Mme B... A... a été admise au bénéfice de l’aide juridictionnelle totale par une décision du 18 décembre 2024.
Vu les autres pièces du dossier.
Vu :
- le code de l'entrée et du séjour des étrangers et du droit d'asile ;
- le code de justice administrative.
Considérant ce qui suit :
Aux termes de l’article R. 222-1 du code de justice administrative : « (...) les présidents de formation de jugement des tribunaux (...) peuvent, par ordonnance : 3Constater qu’il n’y a pas lieu à statuer sur une requête (…) 5° Statuer sur les requêtes qui ne présentent plus à juger de questions autres que la condamnation prévue à l'article L. 761-1 ou la charge des dépens ; (…) ».
En premier lieu, M. B... A... ayant été admise au bénéfice de l'aide juridictionnelle totale, il n'y a pas lieu de statuer sur ses conclusions relatives à l'aide juridictionnelle provisoire.
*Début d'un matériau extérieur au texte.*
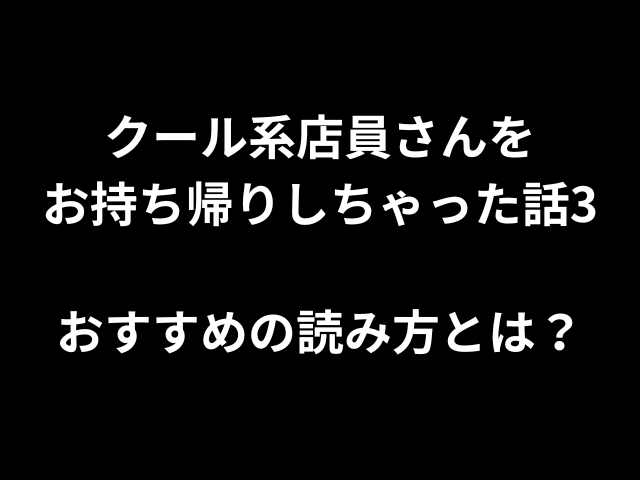 クール系店員さんをお持ち帰りしちゃった話3 おすすめの読み方とは？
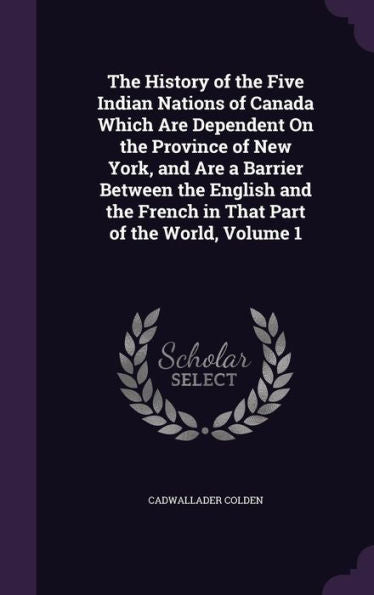 The History Of The Five Indian Nations Of Canada Which Are Dependent On The Province Of New York, And Are A Barrier Between The English And The French In That Part Of The World, Volume 1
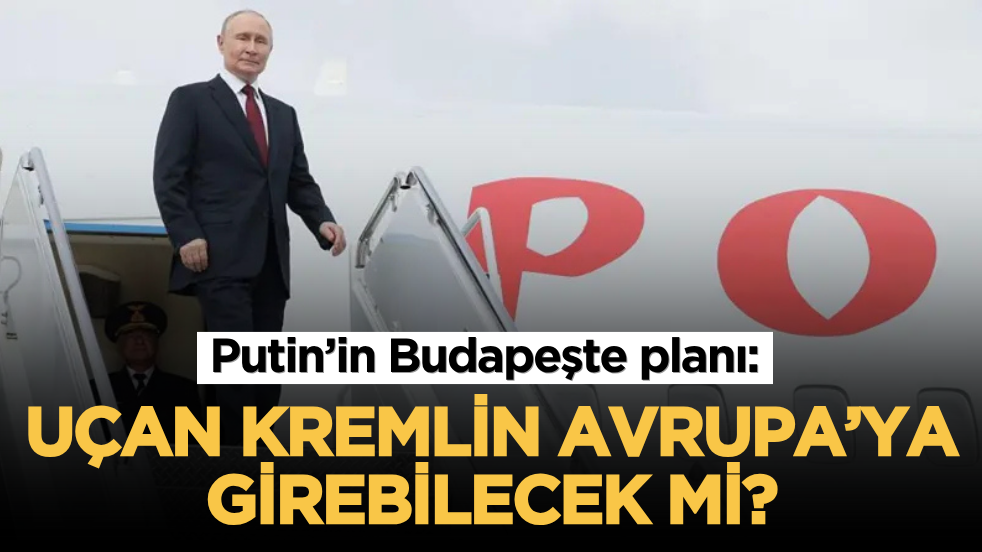 Putin’in Budapeşte planı: Uçan Kremlin Avrupa’ya girebilecek mi?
En deuxième lieu, il n’y a plus lieu de statuer sur les conclusions tendant à l’annulation d’une décision refusant un titre de séjour lorsque l’autorité administrative a délivré le titre de séjour demandé, ou un titre équivalent, après la saisine de la juridiction.
Postérieurement à l’introduction de la requête, le préfet du Val-de-Marne a produit une capture d’écran issue de l’ « application de gestion des dossiers des ressortissants étrangers en France » (AGDREF) indiquant qu’une carte de résident valable du 12 mai 2023 au 11 mai 2033 a été remise à la requérante le 16 décembre 2024. La délivrance de ce document a nécessairement eu pour effet de faire perdre au litige son objet. Par suite, les conclusions aux fins d’annulation sont devenues sans objet, il n’y a dès lors plus lieu d’y statuer, et les conclusions aux fins d’injonction et d’astreinte, ne peuvent, par voie de conséquence, qu’être rejetées.
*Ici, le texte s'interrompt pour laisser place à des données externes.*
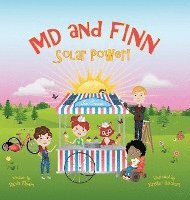 MD and Finn: Solar Power! 1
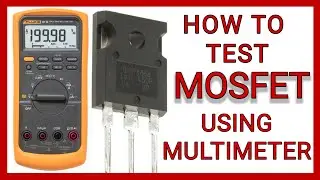 How To Test MOSFET Using Multimeter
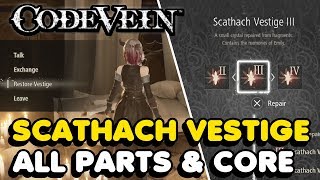 Code Vein  All Scathach Vestige Parts amp Core Locations [upl. by Anoynek]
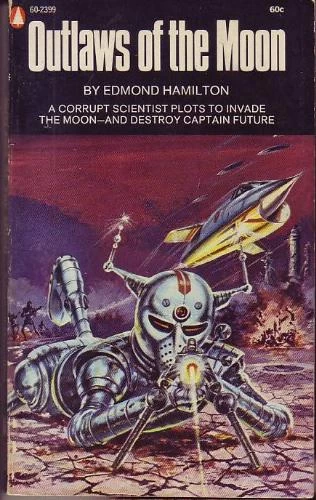 Outlaws of the Moon (Captain Future) by Edmond Hamilton
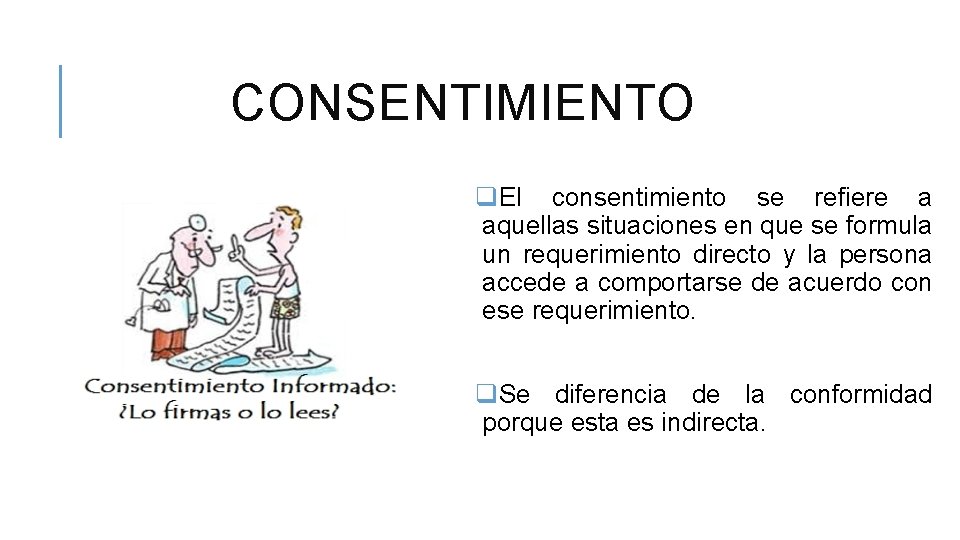 CONSENTIMIENTO q. El consentimiento se refiere a aquellas situaciones en que se formula un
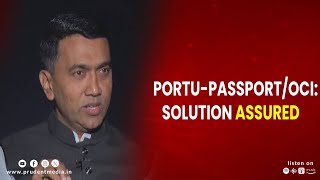 PORTU-PASSPORT/OCI: SOLUTION ASSURED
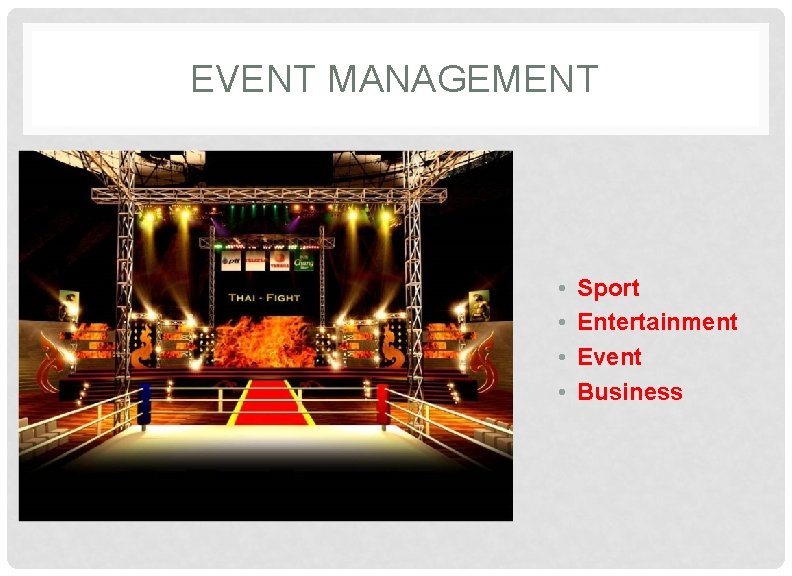 EVENT MANAGEMENT • • Sport Entertainment Event Business 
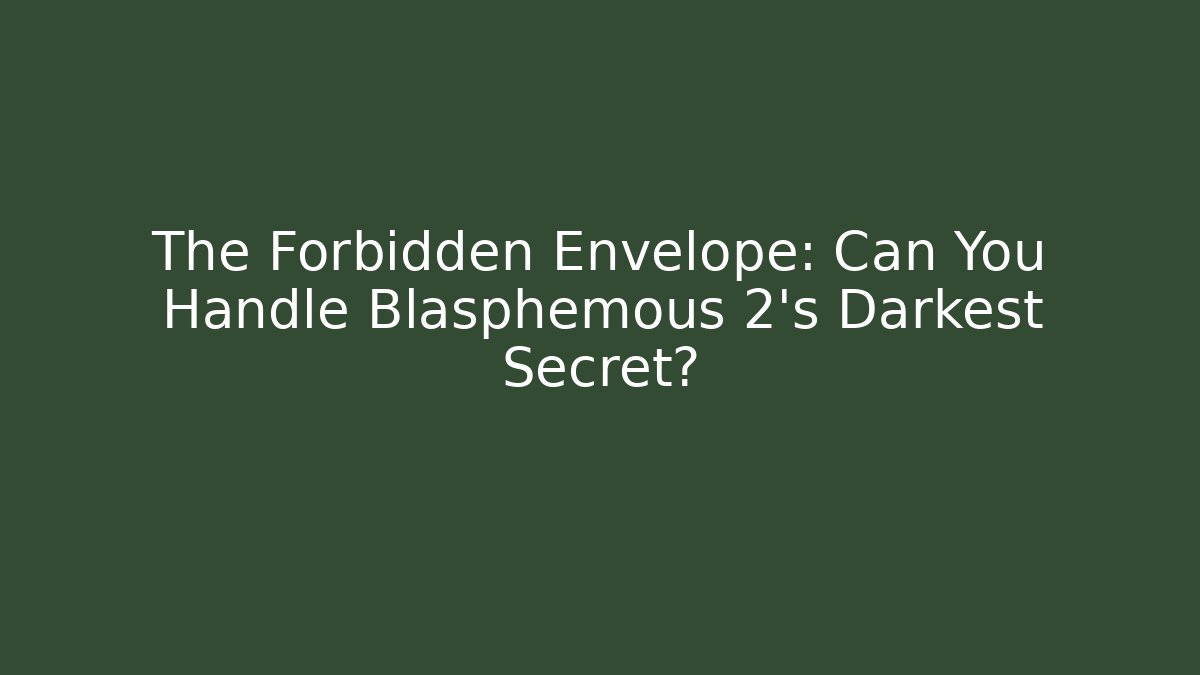 The Forbidden Envelope: Can You Handle Blasphemous 2's Darkest Secret?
Il n’y a pas lieu, dans les circonstances de l’espèce, de mettre à la charge de l’État le versement de la somme demandée en application des articles L. 761-1 du code de justice administrative et 37 de la loi du 10 juillet 1991.
O R D O N N E :
Article 1er : Il n’y a pas lieu de statuer sur les conclusions aux fins d’annulation et d’admission à l’aide juridictionnelle provisoire de la requête de Mme B... A....
Article 2 : Le surplus des conclusions de la requête est rejeté.
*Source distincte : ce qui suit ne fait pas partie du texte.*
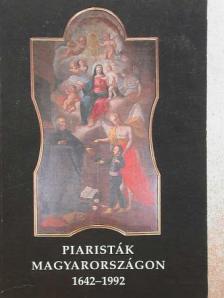 Piaristák Magyarországon 1642-1992 [antikvár]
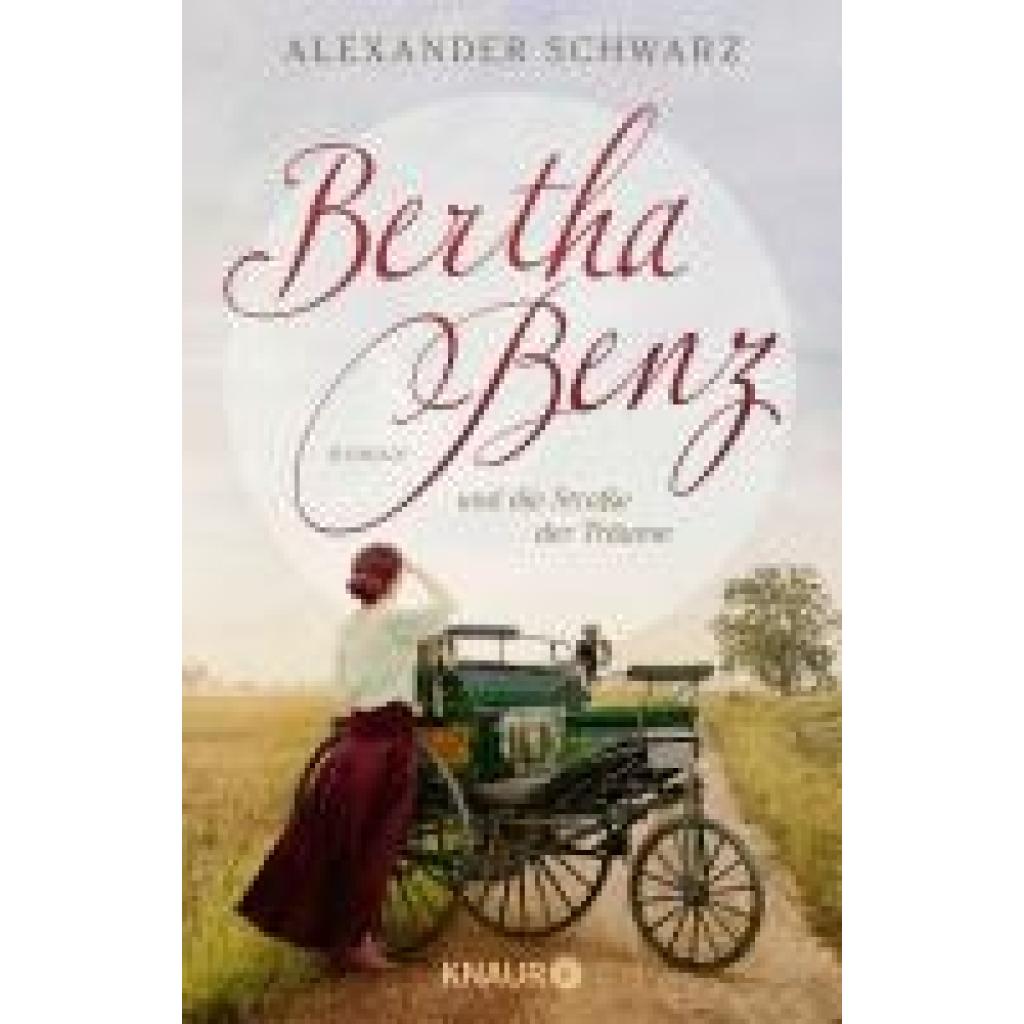 9783426447376 - Bertha Benz und die Straße der Träume - Alexander Schwarz Taschenbuch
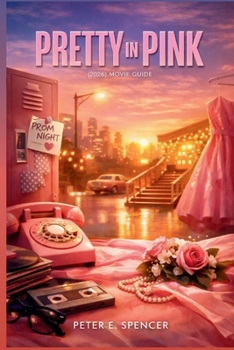 PRETTY IN PINK (2026) MOVIE GUIDE: A Deep Exploration of Teenage Love, Social Class, and Self-Identity Through Andie Walsh’s Journey — and the Enduring Legacy of a Generation-Defining Romantic Film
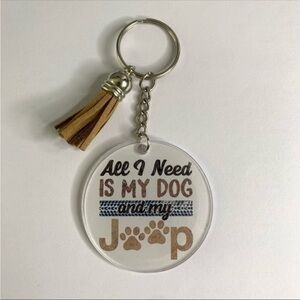 All I need is my dog & Jeep keychain/ purse charm new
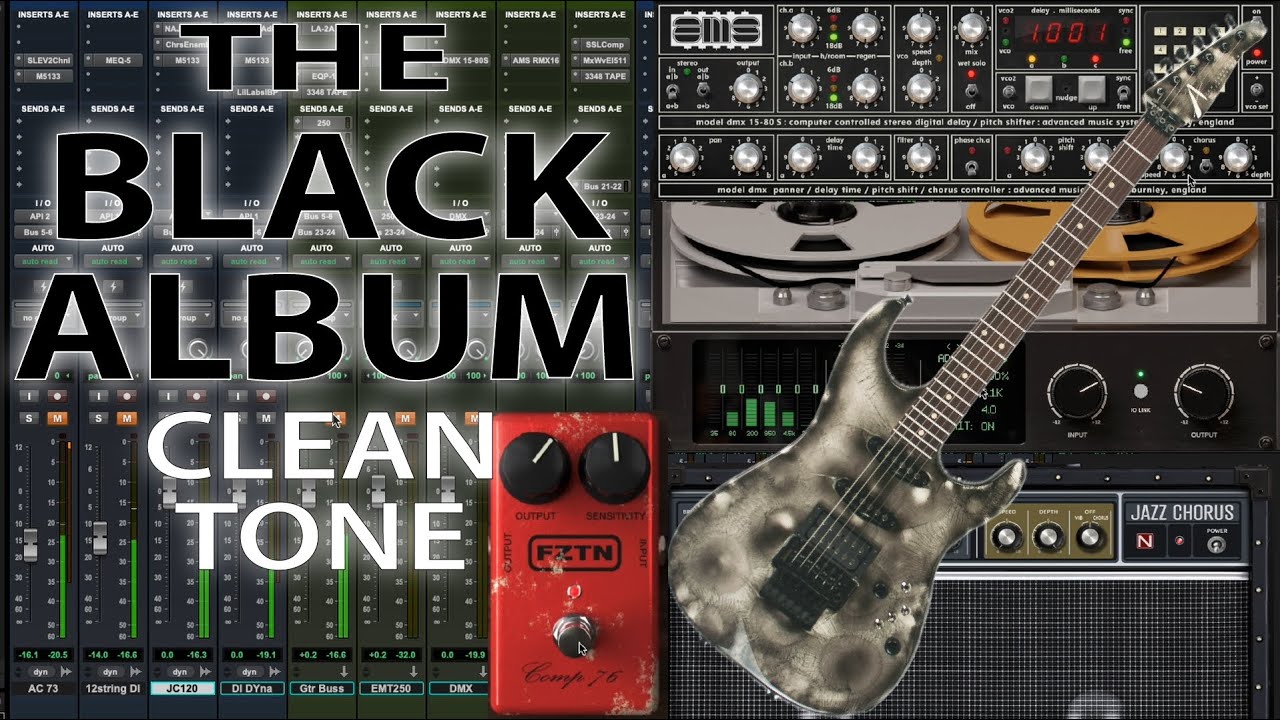 Dissecting Metallica's Black Album Clean Guitar Tone (Enter Sandman, Nothing Else Matters, etc.)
Article 3 : La présente ordonnance sera notifiée à Mme C... B... A... et au préfet du Val-de-Marne.
Le président de la 2ème chambre,
D. LALANDE
La République mande et ordonne au préfet du Val-de-Marne, en ce qui le concerne, ou à tous commissaires de justice à ce requis en ce qui concerne les voies de droit commun contre les parties privées de pourvoir à l’exécution de la présente ordonnance.